:: Dataset excerpts ::

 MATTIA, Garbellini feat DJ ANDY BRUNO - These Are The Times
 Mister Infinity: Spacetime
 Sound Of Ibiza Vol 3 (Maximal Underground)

* * *

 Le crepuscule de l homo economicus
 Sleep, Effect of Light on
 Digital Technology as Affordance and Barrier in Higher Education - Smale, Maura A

---

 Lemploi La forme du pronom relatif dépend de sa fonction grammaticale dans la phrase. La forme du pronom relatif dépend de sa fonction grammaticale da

:: Work task ::
Among the records above, only the lines between the line holding "MATTIA, Garbellini feat" and the line holding "Sound Of Ibiza Vol 3 (Maximal Underground)", inclusive, are to be output, exactly as written.

:: Response to this task ::
 MATTIA, Garbellini feat DJ ANDY BRUNO - These Are The Times
 Mister Infinity: Spacetime
 Sound Of Ibiza Vol 3 (Maximal Underground)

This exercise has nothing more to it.